Shadow Bomb
In flight you never really look up.
When you're on the ground, you look up all the time, especially if you are a chicken. Or a glider pilot.
Hawks circle, up there. Clouds develop promisingly. We both thermal up.
Rooster glances up again and again, head on a swivel. Flicker, hitch, threat, turn of a wing against the sky. For him, a chicken's death glides up there with sudden impact, talons raking. With a throaty warning, the flock freezes instantly, lucky ones already under cover.
I glance around, can't see it. I never see anything. It's not life-or-death... for me.
Bu they know: you're over there, perched on that tall branch, tension gathered and waiting.

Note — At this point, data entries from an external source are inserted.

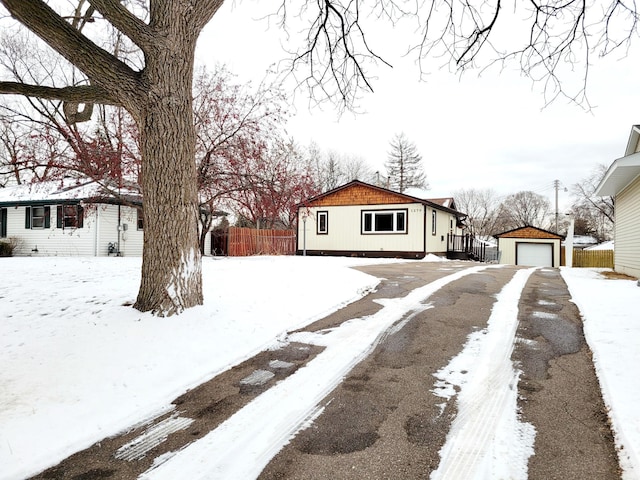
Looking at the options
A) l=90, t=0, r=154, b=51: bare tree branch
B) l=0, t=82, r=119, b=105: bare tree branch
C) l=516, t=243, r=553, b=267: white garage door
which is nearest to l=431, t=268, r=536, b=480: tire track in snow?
l=90, t=0, r=154, b=51: bare tree branch

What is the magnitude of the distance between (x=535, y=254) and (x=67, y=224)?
28.9 m

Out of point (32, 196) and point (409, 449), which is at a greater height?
point (32, 196)

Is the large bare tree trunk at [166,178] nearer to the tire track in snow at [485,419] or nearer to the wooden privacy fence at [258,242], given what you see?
the tire track in snow at [485,419]

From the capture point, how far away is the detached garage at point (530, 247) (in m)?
27.1

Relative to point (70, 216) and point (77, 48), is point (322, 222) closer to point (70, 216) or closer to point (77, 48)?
point (70, 216)

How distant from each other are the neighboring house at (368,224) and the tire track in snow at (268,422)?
14.5 meters

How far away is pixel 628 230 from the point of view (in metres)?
11.3

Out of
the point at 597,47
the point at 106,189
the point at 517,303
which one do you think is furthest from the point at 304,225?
the point at 597,47

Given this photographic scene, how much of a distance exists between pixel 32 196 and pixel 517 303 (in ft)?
66.8

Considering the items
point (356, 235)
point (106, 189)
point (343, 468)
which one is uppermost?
point (106, 189)

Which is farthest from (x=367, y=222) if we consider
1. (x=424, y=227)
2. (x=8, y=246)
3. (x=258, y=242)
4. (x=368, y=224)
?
(x=8, y=246)

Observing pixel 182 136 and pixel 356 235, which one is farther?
pixel 356 235

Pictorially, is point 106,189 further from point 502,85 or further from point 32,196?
point 502,85

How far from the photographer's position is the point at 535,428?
2523 millimetres
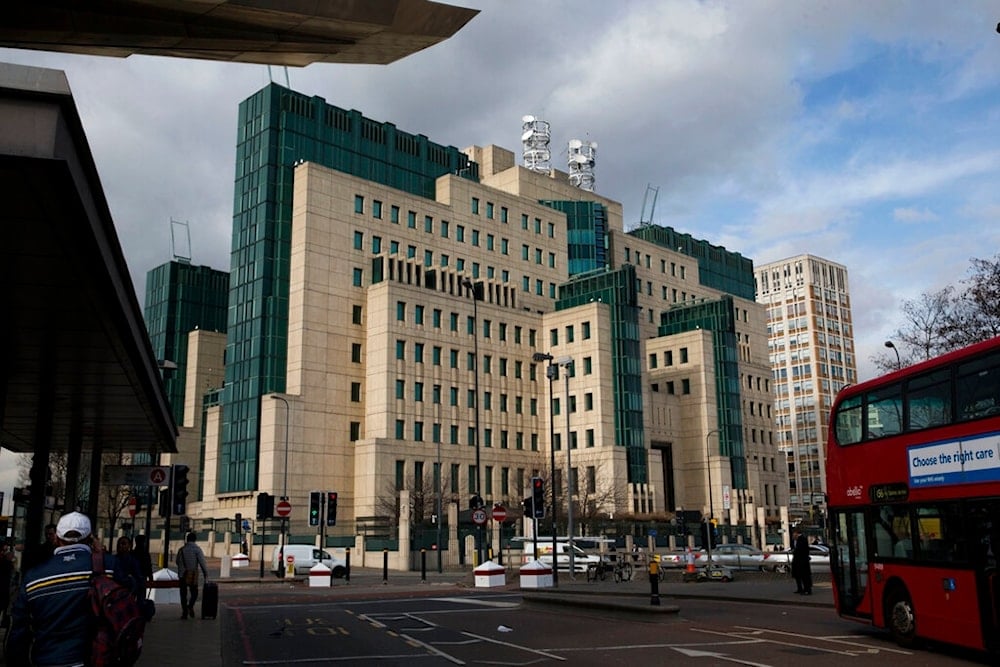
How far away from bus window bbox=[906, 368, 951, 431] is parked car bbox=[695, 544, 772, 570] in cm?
3176

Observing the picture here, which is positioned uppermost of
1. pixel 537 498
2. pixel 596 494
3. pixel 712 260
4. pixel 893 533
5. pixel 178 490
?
pixel 712 260

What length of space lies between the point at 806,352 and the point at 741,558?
120770 mm

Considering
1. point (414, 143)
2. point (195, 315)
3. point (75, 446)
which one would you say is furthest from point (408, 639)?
point (195, 315)

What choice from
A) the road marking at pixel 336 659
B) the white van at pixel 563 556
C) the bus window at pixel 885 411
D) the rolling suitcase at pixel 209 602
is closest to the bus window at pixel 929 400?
the bus window at pixel 885 411

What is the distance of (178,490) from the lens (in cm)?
2481

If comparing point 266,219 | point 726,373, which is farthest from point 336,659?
point 726,373

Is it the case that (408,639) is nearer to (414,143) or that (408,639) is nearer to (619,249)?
(414,143)

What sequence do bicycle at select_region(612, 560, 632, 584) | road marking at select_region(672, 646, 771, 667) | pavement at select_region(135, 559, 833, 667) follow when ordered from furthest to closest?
bicycle at select_region(612, 560, 632, 584), pavement at select_region(135, 559, 833, 667), road marking at select_region(672, 646, 771, 667)

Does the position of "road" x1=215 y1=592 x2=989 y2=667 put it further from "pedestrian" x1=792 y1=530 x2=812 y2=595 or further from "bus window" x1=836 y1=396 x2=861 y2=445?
"bus window" x1=836 y1=396 x2=861 y2=445

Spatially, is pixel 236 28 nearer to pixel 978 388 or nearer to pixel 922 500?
pixel 978 388

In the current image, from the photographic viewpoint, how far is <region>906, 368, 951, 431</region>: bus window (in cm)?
1399

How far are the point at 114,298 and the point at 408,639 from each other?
903 centimetres

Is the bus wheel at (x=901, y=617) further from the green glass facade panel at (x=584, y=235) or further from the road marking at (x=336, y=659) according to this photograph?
the green glass facade panel at (x=584, y=235)

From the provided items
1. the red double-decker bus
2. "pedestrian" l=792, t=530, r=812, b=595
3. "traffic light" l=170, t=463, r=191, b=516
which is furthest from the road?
"traffic light" l=170, t=463, r=191, b=516
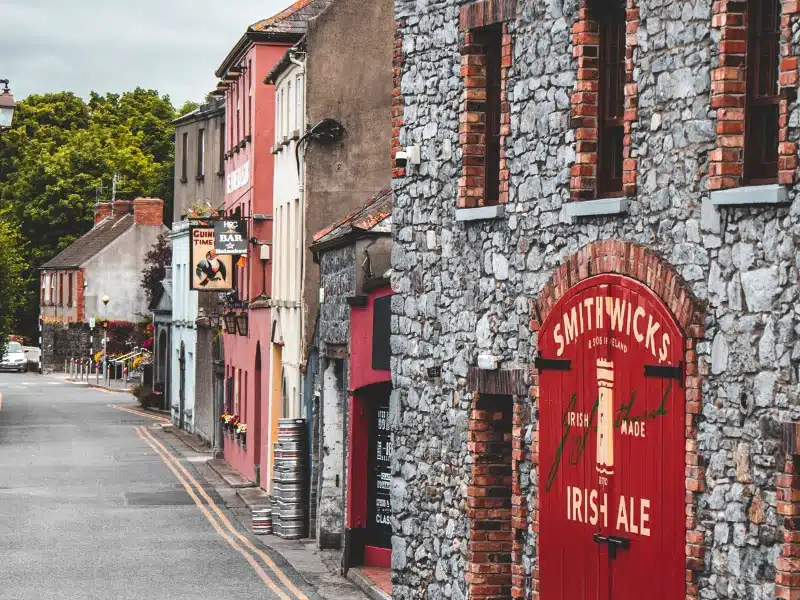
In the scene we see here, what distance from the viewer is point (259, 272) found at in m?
38.3

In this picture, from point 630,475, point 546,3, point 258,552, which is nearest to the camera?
point 630,475

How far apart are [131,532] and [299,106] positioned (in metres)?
9.32

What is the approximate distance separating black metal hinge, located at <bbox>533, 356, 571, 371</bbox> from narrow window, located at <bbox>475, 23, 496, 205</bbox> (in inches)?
83.1

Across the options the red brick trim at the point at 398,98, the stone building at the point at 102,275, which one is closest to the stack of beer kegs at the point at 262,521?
the red brick trim at the point at 398,98

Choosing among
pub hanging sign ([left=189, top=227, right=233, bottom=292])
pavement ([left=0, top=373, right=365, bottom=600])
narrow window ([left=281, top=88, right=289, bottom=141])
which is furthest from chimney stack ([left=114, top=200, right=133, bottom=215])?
narrow window ([left=281, top=88, right=289, bottom=141])

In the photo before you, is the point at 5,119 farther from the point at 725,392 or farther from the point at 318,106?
the point at 725,392

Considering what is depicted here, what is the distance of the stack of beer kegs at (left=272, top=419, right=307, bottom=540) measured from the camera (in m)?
26.9

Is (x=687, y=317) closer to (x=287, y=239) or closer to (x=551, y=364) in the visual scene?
(x=551, y=364)

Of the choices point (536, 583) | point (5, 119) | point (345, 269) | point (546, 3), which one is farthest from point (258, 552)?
point (546, 3)

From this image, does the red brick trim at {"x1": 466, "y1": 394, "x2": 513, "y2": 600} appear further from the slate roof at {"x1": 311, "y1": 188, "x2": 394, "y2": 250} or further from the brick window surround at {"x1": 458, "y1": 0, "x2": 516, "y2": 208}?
the slate roof at {"x1": 311, "y1": 188, "x2": 394, "y2": 250}

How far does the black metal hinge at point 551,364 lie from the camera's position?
13.7 m

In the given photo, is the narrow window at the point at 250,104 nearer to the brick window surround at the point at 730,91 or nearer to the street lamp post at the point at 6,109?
the street lamp post at the point at 6,109

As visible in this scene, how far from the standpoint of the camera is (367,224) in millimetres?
22344

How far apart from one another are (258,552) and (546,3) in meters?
13.2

Black crows sound off, screaming, and scatter to the wind.
Cooper's hawk.
I wait by the gate, impatiently. Nothing's happening. Must be alright.
I turn my back to go; behind it you silently choose your moment, sweeping down, a shadow bomb in my peripheral. The flock explodes in discordant calls: petrified amplified confusion, scrambling to huddle. I race back with my own yell, clamoring with them. Where did you go? So fast.
There you are, on the fence post now. I charge, I'm bigger than you. You can't take me on. I am predator too, and those are MY chickens.
You retreat, and I watch you. The cacophony takes much longer to subside: they know how persistent you are.
But I know what it is to circle up there, turning around the sky. I want to be wild. I want to be you.